Yes, i checked the open file descriptors keep increasing.

[root@filebeat-9g9fr /]# sysctl fs.file-nr

fs.file-nr = 5216 0 1535701

[root@filebeat-9g9fr /]# sysctl fs.file-nr

fs.file-nr = 5248 0 1535701

[root@filebeat-9g9fr /]# sysctl fs.file-nr

fs.file-nr = 5632 0 1535701

[root@filebeat-9g9fr /]# sysctl fs.file-nr

fs.file-nr = 5600 0 1535701

[root@filebeat-9g9fr /]# sysctl fs.file-nr

fs.file-nr = 5664 0 1535701

[root@filebeat-9g9fr /]# sysctl fs.file-nr

fs.file-nr = 5664 0 1535701

[root@filebeat-9g9fr /]# sysctl fs.file-nr

fs.file-nr = 5632 0 1535701

[root@filebeat-9g9fr /]# sysctl fs.file-nr

fs.file-nr = 5664 0 1535701

[root@filebeat-9g9fr /]# sysctl fs.file-nr

fs.file-nr = 5696 0 1535701

[root@filebeat-9g9fr /]# sysctl fs.file-nr

fs.file-nr = 5664 0 1535701

[root@filebeat-9g9fr /]# sysctl fs.file-nr

fs.file-nr = 5664 0 1535701

[root@filebeat-9g9fr /]# sysctl fs.file-nr

fs.file-nr = 5696 0 1535701

[root@filebeat-9g9fr /]# sysctl fs.file-nr

fs.file-nr = 5696 0 1535701

[root@filebeat-9g9fr /]# sysctl fs.file-nr

fs.file-nr = 5728 0 1535701

(Steffen Siering) #10

OK, this is a clear sign filebeat lagging behind. The offsets increase in your logs, because the old files are still open. The old logs are treated by filebeat as separate files, that's what the inode is for.

You want to have a look in tuning logstash and Elasticsearch, so to increase throughput.

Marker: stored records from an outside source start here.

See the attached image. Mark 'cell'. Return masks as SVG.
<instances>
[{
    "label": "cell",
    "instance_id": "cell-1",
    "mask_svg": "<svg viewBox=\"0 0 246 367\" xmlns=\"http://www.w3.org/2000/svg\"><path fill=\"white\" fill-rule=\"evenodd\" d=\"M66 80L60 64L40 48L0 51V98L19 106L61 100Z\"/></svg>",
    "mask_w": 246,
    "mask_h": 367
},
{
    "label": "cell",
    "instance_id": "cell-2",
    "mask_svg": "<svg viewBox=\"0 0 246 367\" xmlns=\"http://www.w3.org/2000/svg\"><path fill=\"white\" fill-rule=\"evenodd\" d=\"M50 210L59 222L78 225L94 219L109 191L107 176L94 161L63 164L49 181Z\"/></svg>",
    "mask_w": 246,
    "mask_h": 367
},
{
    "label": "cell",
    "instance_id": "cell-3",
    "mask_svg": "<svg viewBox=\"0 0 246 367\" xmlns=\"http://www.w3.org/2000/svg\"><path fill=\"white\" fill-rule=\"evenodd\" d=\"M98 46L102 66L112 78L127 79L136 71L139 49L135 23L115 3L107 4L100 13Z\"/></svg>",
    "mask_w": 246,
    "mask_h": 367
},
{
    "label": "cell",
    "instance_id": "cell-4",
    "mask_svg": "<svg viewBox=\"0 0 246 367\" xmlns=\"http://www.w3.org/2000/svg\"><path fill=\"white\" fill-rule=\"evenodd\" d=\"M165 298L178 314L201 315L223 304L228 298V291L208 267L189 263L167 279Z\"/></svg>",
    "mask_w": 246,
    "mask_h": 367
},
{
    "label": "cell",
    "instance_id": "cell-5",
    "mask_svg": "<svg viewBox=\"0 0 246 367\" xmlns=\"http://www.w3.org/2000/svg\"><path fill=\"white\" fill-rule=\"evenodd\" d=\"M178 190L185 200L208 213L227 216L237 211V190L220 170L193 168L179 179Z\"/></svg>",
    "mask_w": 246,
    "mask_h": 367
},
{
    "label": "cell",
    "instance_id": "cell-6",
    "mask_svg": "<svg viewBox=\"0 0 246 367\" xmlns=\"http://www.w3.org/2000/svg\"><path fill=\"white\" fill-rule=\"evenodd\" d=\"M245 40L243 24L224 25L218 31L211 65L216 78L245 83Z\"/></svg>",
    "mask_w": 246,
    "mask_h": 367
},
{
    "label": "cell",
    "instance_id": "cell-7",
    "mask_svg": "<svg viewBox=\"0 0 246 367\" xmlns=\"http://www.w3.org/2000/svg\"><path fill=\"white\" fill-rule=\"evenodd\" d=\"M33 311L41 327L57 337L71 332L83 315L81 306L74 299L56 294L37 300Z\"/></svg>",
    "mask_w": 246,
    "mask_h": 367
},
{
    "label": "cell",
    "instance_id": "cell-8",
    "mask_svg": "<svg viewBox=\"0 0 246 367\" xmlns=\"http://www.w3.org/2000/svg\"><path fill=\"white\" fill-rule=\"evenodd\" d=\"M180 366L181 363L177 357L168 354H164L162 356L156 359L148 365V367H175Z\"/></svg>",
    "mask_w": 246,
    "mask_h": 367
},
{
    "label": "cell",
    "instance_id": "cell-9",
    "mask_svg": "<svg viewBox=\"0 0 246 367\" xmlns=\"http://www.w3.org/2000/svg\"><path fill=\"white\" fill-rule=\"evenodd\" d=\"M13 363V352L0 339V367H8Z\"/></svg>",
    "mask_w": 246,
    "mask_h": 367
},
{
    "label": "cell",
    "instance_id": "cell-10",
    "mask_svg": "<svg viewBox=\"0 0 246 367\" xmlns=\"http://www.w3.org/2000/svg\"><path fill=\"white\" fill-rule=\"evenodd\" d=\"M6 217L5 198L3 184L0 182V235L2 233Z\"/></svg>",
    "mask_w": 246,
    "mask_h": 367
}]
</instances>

Switching to a more recent filebeat (event serialization + async publishing 6.x releases helps a little) + properly tuning the queue size and output can also help (your output settings are not as effective as you might think, due to the spool settings in 5.6 limiting the total number of events being forwared to the outputs.


(system) #11

This topic was automatically closed 28 days after the last reply. New replies are no longer allowed.